Quanto alla seconda questione, va osservato che il D.Lgs. 28 gennaio 2008, n. 25, art. 14, introdotto dal D.L. 17 febbraio 2017, n. 13, art. 6, comma 1, lett. c), convertito con modificazioni dalla L. 13 aprile 2017, n. 46, sotto la rubrica “Verbale del colloquio personale”, colloquio contemplato in via generale dallo stesso D.Lgs., art. 12, comma 1 stabilisce che: “Il colloquio è videoregistrato con mezzi audiovisivi e trascritto in lingua it a.ana”, aggiungendo al comma 7 che “Quando il colloquio non può essere videoregistrato, per motivi tecnici o nei casi di cui al comma 6 bis (ossia su istanza del richiedente: n. d.r.), dell’audizione è redatto verbale sottoscritto dal richiedente e si applicano, in quanto compatibili, le disposizioni del presente articolo”.

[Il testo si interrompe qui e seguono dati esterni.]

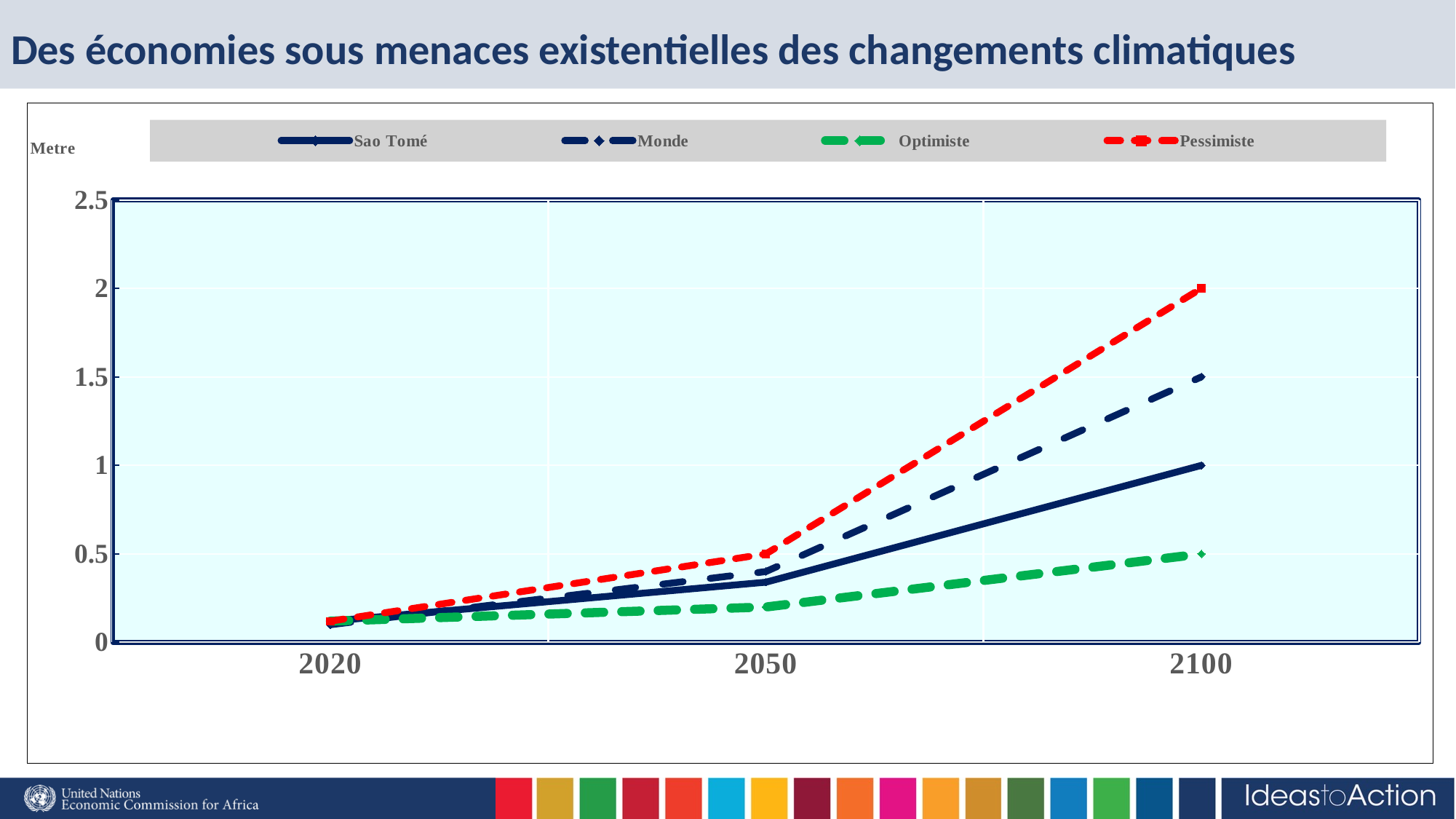
How many series does the legend list? 4 What is the value of the Sao Tomé series in 2100? 1 What unit is shown on the y axis label? Metre What kind of chart is shown on the slide? line chart Is the value of the Sao Tomé series in 2050 greater or less than 0.5? less What is the value of the Optimiste series in 2100? 0.5 How many years are labelled on the x axis? 3 What is the value of the Pessimiste series in 2100? 2 Which series has the highest value in 2100? Pessimiste What is the value of the Monde series in 2100? 1.5 Which series has the lowest value in 2100? Optimiste What is the difference between the Pessimiste and Optimiste values in 2100? 1.5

Ora, va osservato che nel giudizio di impugnazione della decisione della Commissione territoriale innanzi all’autorità giudiziaria, in caso di mancanza della videoregistrazione del colloquio, il giudice deve necessariamente fissare l’udienza per la comparizione delle parti, configurandosi, in difetto, la nullità del decreto con il quale viene deciso il ricorso, per violazione del principio del contraddittorio. Tale interpretazione è resa evidente non solo dalla lettura, in combinato disposto, dal D.Lgs. n. 25 del 2008, art. 35 bis, commi 10 ed 11 che distinguono, rispettivamente, i casi in cui il giudice può fissare discrezionalmente l’udienza, da quelli in cui egli deve necessariamente fissarla, ma anche dalla valutazione delle intenzioni del legislatore che ha previsto la videoregistrazione quale elemento centrale del procedimento, per consentire al giudice di valutare il colloquio con il richiedente in tutti i suoi risvolti, inclusi quelli non verbali, anche in ragione della natura camerale non partecipata della fase giurisdizionale (Cass., n. 17717/18; ord. n. 27182/18).

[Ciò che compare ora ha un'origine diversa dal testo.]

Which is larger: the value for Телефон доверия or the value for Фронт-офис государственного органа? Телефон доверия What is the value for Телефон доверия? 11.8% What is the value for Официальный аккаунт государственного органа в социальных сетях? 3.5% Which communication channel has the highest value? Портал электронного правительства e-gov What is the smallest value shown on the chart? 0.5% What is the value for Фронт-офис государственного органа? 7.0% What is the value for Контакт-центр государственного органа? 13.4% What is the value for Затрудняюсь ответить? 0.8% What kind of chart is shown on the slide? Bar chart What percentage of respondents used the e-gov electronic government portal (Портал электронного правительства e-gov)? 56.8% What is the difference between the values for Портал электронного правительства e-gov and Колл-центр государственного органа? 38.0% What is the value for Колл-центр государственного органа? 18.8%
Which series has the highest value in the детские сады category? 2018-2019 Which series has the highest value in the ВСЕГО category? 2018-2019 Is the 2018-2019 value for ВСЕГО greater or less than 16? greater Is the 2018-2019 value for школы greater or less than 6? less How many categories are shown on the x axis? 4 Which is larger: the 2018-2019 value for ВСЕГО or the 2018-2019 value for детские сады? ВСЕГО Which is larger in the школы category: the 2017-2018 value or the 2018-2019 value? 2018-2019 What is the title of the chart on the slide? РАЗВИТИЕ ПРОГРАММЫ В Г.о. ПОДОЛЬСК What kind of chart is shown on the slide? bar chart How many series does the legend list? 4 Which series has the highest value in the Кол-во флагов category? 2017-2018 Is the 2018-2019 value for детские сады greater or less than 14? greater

Gli altri motivi sono da ritenere assorbiti dall’accoglimento del terzo.

Per quanto esposto, il decreto impugnata va cassato, in relazione al motivo accolto, con rinvio al Tribunale di Milano, anche per le spese del giudizio di legittimità.

P.Q.M.

La Corte accoglie il terzo motivo, assorbiti gli altri.

Cassa il decreto impugnato e rinvia al Tribunale di Milano, in diversa composizione, anche per le spese del giudizio di legittimità.

Così deciso in Roma, nella camera di consiglio, il 7 maggio 2019.